Command and Communications are one of the most important elements in warfare. This is more true now than it ever has been. There really is none in Team Yankee. Everything just seems to do what the heck it likes. You want to drive your tanks through that gap and up that hill and shoot - no problem just do it. There is no 'friction' for commanders, no hard choices, no scope for 'Murphy's Law' to kick in. Any of us who have spent time in field knows how this will kick in often repeatedly, even on exercise. Communications are horribly fallible - sometimes the oik manning the radio has simply nodded off after being awake for so long, sometimes the commander is too busy with a crisis, sometimes the commander doesn't want to receive the orders he has. Command and communications should be portrayed in the rules in some way or otherwise what we are trying to represent fails badly and we are better off playing a fun game like snakes and ladders and forget trying to represent modern battle in any way, game, shape or form.
'With skies darkening there were no clear orders coming over the radio, only curses, claims of hits and reports of vehicles brewed...." 5 Royal Tank Regt. Western Desert. 1941.
Ditto for reconnaissance - really I couldn't see anything of value in the rules relating to this important aspect. Wellington always wanted to know what lay on the other side of the hill. Well in Team Yankee you could just drive straight over and have a look as there seems to be no hidden units (other than an ambush mission at the back of the book). No having to use skilled recce troops to spot the enemy. It seems pointless having lovely looking Scorpion tanks and having no role for them other than to use as shell stoppers to protect your Chieftains. I'm not sure the Household Cavalry would have been too impressed with that as a role.
There is a pinned down rule (thank goodness) but it depends on either 12 teams taking 8 hits or a smaller group taking 5 hits in a single shooting step. I think this could be made to work better.
The melee rules were confusing and I have so far been unable to devote the time to fathom this out properly. It seems better than the melee rules in Flames of War which just seemed daft.
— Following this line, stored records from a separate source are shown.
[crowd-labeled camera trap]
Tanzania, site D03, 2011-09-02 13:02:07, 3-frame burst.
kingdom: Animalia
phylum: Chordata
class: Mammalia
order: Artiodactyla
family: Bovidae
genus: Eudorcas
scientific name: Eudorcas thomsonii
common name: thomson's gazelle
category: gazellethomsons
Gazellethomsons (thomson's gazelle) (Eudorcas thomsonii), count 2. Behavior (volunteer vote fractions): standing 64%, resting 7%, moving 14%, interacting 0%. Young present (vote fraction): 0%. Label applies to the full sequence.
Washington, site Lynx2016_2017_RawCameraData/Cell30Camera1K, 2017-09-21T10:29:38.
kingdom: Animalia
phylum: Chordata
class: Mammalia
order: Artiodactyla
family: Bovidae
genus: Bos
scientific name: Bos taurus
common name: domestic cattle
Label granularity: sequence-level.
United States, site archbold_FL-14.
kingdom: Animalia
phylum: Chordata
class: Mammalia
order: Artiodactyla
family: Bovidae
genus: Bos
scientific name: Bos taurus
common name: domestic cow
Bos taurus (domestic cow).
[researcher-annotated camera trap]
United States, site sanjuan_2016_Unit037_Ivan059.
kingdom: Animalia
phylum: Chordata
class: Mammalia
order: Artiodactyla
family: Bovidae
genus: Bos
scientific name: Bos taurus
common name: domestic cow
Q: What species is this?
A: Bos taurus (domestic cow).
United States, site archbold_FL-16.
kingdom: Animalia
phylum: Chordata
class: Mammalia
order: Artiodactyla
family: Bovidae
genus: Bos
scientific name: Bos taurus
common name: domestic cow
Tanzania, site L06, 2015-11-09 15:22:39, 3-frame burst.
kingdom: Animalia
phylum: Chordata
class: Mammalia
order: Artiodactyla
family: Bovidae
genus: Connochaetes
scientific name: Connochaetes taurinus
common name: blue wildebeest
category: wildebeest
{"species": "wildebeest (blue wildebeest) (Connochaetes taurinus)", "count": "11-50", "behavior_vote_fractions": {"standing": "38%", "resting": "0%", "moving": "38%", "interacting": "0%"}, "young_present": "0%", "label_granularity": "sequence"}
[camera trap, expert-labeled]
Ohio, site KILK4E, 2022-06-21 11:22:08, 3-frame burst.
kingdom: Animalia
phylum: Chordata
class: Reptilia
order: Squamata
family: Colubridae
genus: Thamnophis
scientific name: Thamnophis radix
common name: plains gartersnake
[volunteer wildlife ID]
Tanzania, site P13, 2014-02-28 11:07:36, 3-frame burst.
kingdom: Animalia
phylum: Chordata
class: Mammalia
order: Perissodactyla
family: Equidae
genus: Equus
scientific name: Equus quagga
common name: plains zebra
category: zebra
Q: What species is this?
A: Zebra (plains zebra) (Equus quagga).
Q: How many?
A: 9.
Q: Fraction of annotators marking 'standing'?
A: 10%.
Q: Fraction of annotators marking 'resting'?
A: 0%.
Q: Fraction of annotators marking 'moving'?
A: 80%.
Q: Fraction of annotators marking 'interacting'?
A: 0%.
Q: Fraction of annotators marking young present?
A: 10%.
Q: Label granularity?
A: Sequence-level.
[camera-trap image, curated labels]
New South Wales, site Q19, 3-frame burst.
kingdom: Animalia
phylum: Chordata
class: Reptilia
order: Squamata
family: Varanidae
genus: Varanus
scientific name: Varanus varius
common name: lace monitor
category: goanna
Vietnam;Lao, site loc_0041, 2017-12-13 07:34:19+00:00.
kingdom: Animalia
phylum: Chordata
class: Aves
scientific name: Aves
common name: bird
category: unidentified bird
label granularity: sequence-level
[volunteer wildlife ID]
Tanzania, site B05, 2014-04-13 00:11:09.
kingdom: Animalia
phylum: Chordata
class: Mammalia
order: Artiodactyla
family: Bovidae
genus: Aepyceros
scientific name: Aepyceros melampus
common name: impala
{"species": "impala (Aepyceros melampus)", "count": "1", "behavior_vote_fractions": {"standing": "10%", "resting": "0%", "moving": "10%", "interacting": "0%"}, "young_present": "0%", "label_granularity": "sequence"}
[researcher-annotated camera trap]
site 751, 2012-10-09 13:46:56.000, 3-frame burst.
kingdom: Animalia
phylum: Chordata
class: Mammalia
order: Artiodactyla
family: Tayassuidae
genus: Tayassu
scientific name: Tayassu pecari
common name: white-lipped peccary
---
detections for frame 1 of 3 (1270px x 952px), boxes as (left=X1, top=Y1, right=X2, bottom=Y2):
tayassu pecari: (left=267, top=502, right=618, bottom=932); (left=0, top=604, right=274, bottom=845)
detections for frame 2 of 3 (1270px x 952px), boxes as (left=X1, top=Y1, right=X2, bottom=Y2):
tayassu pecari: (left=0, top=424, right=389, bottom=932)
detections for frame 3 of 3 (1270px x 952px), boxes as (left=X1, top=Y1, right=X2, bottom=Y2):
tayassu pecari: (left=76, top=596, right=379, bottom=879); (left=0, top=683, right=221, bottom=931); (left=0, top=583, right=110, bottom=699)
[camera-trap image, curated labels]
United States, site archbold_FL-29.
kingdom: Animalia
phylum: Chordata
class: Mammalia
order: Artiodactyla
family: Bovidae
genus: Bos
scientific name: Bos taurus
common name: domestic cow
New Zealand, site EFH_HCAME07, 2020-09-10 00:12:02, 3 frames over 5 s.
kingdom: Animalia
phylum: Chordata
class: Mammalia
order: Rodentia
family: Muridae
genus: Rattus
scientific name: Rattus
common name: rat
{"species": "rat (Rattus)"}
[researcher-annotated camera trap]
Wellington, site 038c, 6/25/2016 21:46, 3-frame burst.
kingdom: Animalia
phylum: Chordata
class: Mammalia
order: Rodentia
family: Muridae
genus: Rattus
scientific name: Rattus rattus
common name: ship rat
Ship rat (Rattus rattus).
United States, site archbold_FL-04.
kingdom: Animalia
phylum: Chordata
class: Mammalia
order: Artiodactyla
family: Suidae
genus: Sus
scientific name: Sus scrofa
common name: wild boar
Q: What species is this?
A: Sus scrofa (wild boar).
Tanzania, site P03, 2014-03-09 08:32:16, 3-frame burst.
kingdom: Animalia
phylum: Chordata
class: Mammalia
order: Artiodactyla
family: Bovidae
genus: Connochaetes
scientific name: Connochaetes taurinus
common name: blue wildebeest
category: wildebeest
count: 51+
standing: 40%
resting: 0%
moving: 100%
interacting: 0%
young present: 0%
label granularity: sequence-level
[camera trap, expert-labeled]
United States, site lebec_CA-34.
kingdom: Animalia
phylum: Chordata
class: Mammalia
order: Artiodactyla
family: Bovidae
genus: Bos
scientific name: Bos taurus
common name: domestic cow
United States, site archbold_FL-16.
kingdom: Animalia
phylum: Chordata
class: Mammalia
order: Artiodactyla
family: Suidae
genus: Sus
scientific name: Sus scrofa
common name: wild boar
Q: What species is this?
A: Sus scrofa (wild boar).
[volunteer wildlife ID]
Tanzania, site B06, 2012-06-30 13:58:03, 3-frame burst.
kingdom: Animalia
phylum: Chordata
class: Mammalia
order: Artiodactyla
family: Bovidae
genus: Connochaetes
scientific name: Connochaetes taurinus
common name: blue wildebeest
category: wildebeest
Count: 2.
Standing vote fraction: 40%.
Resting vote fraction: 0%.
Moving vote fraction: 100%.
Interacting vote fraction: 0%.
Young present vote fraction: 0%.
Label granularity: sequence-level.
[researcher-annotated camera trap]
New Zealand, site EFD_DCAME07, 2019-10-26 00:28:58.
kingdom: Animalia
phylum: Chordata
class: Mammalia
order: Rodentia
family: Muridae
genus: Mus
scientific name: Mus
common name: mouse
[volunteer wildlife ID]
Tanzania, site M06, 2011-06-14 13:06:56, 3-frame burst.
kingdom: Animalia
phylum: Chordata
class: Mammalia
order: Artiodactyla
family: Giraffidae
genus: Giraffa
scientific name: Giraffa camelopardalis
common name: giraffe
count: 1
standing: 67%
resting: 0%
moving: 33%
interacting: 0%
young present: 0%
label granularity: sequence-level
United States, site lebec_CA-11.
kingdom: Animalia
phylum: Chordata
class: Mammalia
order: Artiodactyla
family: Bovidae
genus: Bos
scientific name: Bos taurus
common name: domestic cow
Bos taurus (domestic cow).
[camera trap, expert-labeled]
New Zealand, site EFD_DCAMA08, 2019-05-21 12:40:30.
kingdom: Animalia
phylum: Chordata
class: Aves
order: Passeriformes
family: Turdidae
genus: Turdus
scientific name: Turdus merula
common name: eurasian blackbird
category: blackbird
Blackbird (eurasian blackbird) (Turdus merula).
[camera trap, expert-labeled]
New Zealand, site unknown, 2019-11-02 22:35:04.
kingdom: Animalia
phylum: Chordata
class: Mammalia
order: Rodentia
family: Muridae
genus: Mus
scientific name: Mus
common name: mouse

So what am I doing about it. A magazine recently was critical of the way many wargamers interfere in a set of rules to improve it. I don't have a problem with tampering with rules. The Black Powder set of rules is robust and sees itself as a tool kit to add as one wishes. It works very well like that. There are major changes I have made with ideas, Ian and I have devised or I have gleaned from other clubs and sources online. I think Black Powder with these modifications is now a superb set of rules but it needed these tweeks to become that good.
Many wargamers are extremely well-read, using first hand accounts, actual post-battle reports etc and have really studied their chosen areas of research in detail. Some wargamers also have first hand military experience which they can bring. Very often this far exceeds a rule-writer's knowledge. Combining all of this can and often does really enhance a set of rules.
In conclusion Team Yankee is a fairly good basic set of rules. It has some really good elements and some bad and some huge gaps which need filling to make it into something really worthwhile. I am currently devising rules to cover the C2 element and the recce elements. I am inclined to borrow heavily from BG Panzergrenadier, particularly the HQ Command Points, phased play to allow defensive fire, recce and melee. It could be that eventually I will just adapt Panzergrenadier to a modern setting.